Interesting also, regulation of miRNA biogenesis modulates metastasis progression. For example, regulation of the expression of a key enzyme of miRNA biogenesis Dicer by miR-103/107 and miR-630 promotes metastasis, through the alteration in the expression of metastasis suppressor miRNAs, such as miR-200 family members [72,73]. Dicer can also be epigenetically downregulated by hypoxia, leading to the downregulation of miR-200 and consequent deregulation of ZEB1 [116].

In recent years, miRNAs are gaining increasing interest as potential biomarkers as they possess all the required characteristics of a biomarker, such as noninvasiveness, high sensitivity, specificity and predictivity, and translatability [117]. Some miRNAs have been detected in the circulation associated with metastatic breast cancer, suggesting their potential role as biomarker for discrimination between metastatic and non-metastatic breast cancers, as recently reviewed in [3]. For instance, elevated circulating levels of miR-10b, miR-155 and miR-34a were found in patients with metastatic breast cancer compared to patients with primary breast cancer without metastasis [118]. To this, it was subsequently found that circulating levels of miR-10b and miR-373 were elevated in patients with lymph node positive metastasis compared to patients with no metastasis or healthy control, increasing their potential as biomarkers [119]. However, circulating miR-10b has been found as a potential biomarker for different metastasis sites other than lymph nodes, such as brain and bone, thus indicating that it is not a reliable biomarker for site-specific metastasis [120].

In other studies, plasma levels of miR-21, miR-23b, miR-190, miR-200b, and miR-200c, all related to metastasis, EMT or tumor dormancy, were evaluated in early breast cancer patients demonstrating that they were predictive for disease recurrence and could be considered significant prognostic and diagnostic biomarkers in breast cancer [121,122].

Other metastamiRNAs involved in the regulation of metastasis progression found in tissue have been also found elevated into circulation.
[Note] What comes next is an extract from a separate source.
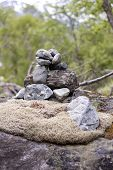 image of gneiss  - Rocks and moss in a green forest - JPG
Circulating levels of the miR-200 family members, together with miR-203, miR-210, miR-375 and miR-801 were found elevated in patients with increased circulating tumor cells [123]; increased blood and tissue levels of miR-105 levels were associated with metastatic progression of early-stage breast cancer compared to non-metastasizing breast cancer [124]. Similarly, differential expression levels of miR-17 and miR-155 were found between metastatic and non-metastatic breast cancer [125]. Many other miRNAs have been identified as potential biomarkers for both primary and metastatic breast cancer, which have been reviewed elsewhere [3,120]. Nevertheless, it is worthy to highlight the importance and the potential of circulating miRNAs as biomarkers for the discrimination between metastatic and non-metastatic breast cancer that could contribute to a more precise and personalized therapeutic approach for the patients.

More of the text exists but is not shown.